この不毛の関係に陥りもがいている私の心情を知る者は誰もいない。奈落の底で助けを求める私を笑うだけだ。

しばらく行くとまた出店がとぎれ、右側の路地に不思議な光景が見えた。日本の古い江戸時代の街道が見え、両脇に旅籠屋が並んでいる。そこにうどん屋の赤い提灯が下がっていた。中に入るとうどん汁の匂いがむっとした。しばらく当たりを見回していたが、ふとここがマーケットのフードコートだと気づいた。21世紀のロスアンゼルスのフードコートだ。

左斜め前にマーケットのBGMを担当するギタリストの男がいるが、今日は顔が違う。肌にぴったりとした極彩色の絹のシャツをまとい、鼻に大きなピアスをつけている。やさぐれた感じ。大きな指で奏でる曲がやたらアレンジしたうるさいジャズだ。お馴染みのビートルズナンバーではない。いつもはチップをはずむ私だが、今日はその気になれない。絹のシャツが実は入れ墨だと分かったのは、曲が終わり彼が私を見た時だ。どこか夫に似た風貌で私はぞっとした。

このまま行けば夫と私の間に、殺し殺されかねない修羅場が来るのは解っている。それなのに縁を断ち切れない私の迷いは何なんだろう。私もまた同じような性根なのだろうか。

私はふと作家志望のホテルの管理人であるキチガイ夫からつかのま逃れ、ホテルの裏庭にある生垣迷路で過ごす妻と幼い息子の映画を思い出した。

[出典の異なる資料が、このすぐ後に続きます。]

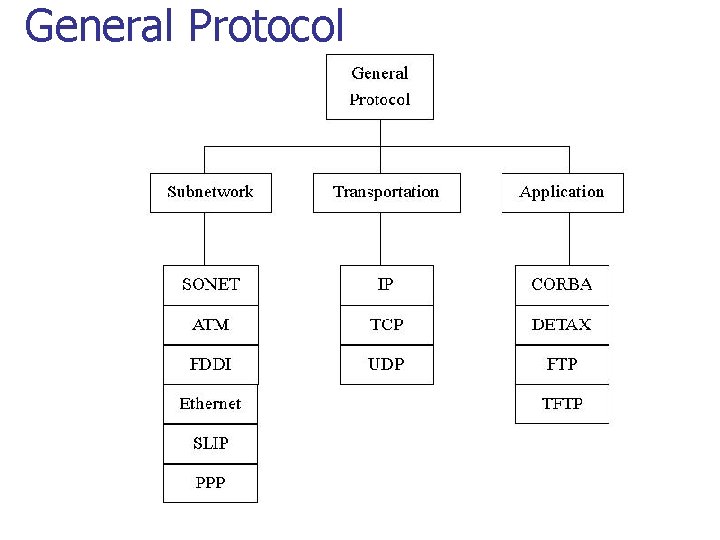 General Protocol

General Protocol

Subnetwork

Transportation

Application

SONET
ATM
FDDI
Ethernet
SLIP
PPP

IP
TCP
UDP

CORBA
DETAX
FTP
TFTP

殺人鬼の夫から逃れるためあらゆる手を使うが、彼女もまた夫にナタを振り回しながら、心では断ち切れない煩悩に心地よさを感じているのかも知れない。同じ迷路に迷い込んでいる私もまた、夫の嗜虐趣味にほくそえみ、自分の自虐趣味をあおりたてる。二人の仲を翻弄しているのは実はこの私かも知れない。

あのキチガイ夫がこのファーマーズマーケットに来て、私の後をつけ回しているかも知れない、それを心待ちにしているのが私だ。

ふと入り口の近くにあった野菜売り場を思い出し、アボカドを買おうとそこまで戻った。アボカドとトマトをざく切りにしてチーズを乗せ、電子レンジに入れ数分煮るとおいしいワインのつまみが出来る。買った野菜をトートバッグに入れ駐車場に行くと、私の車に寄りかかっていた夫が体をおこし薄ら笑った。

先回りして待ち伏せしていたのだ。夫と同じ笑いが私の顔をも彩る。共犯者の笑みだ。

昨夜なぐられ痣の出来た頬を手のひらでなでながら、私は彼に向って歩き出した。